In essence, staying inside an NDL means you are limiting tissue saturation to a level where it can be off-gassed sufficiently (within 'M-Values') on a direct ascent to the surface. The controlling tissue compartment half-time must be sufficiently fast to permit controlled ascent (usually ~10mpm) to the surface (1atm) without absorbed nitrogen reaching a critical pressure where it will leave tissue solution and form bubbles.
For simplicity, recreational diving assumes a constant maximum ascent rate. Tissue saturation and safe off-gassing has to fit within
that parameter. This restricts dive depth/duration to the faster tissues.
When you exceed an NDL, a slower compartment (or compartment
s) are sufficiently saturated to become controlling. The longer-deeper the dive, the more slow compartments are saturated. Ascent speed equates to the time needed to sufficiently off-gas those compartments. Deco stops are merely a means to limit that descent speed, whilst simultaneously maximizing the time spent with the greatest safe pressure differential across the lungs-blood-tissue (using nitrox deco gas
also maximizes that differential).
True saturation - as I believe the term is used in commercial diving - indicates
all theoretical tissue compartments are fully saturated (at or beyond six half-times) to ambient pressure, even the slowest ones.
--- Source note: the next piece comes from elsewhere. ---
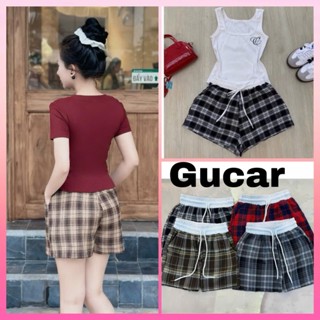 [COMBO 3 QUẦN]  Quần Short Nữ Họa Tiết Kẻ Caro Cạp Phối Màu Trắng 3 Màu Sang Chảnh Hot 2025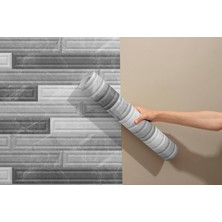 Grown Gri Tuğla Folyo Kendinden Yapışkanlı Duvar Kağıdı • Modern Desenli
2) Are "fast" compartments fast because they on gas faster or because they can hold relatively less? (I.e. is the compartment "faster" or "smaller"?)
In deco calculation (the math) tissue 'speed' is dictated entirely by the half-time. That half-time speed is a constant for a given compartment. As others have said, it is only a mathematical construct. The primary factor believed to dictate tissue on/off-gas speed is vascular supply - how much blood supply reaches a given tissue. Bones have little, fat a little more, muscles lots.. Given that body mass isn't a factor used to calculate deco, we can assume that current theory doesn't place much emphasis on the volume of gas held by a given tissue compartment.
In Deco for Divers, Mark describes half-time speed (via vascular supply) in an analogy - that of a warehouse loading trucks for delivery. The limitation on delivery is caused by the number/frequency of trucks that arrive to be filled up - rather than the size of the warehouse.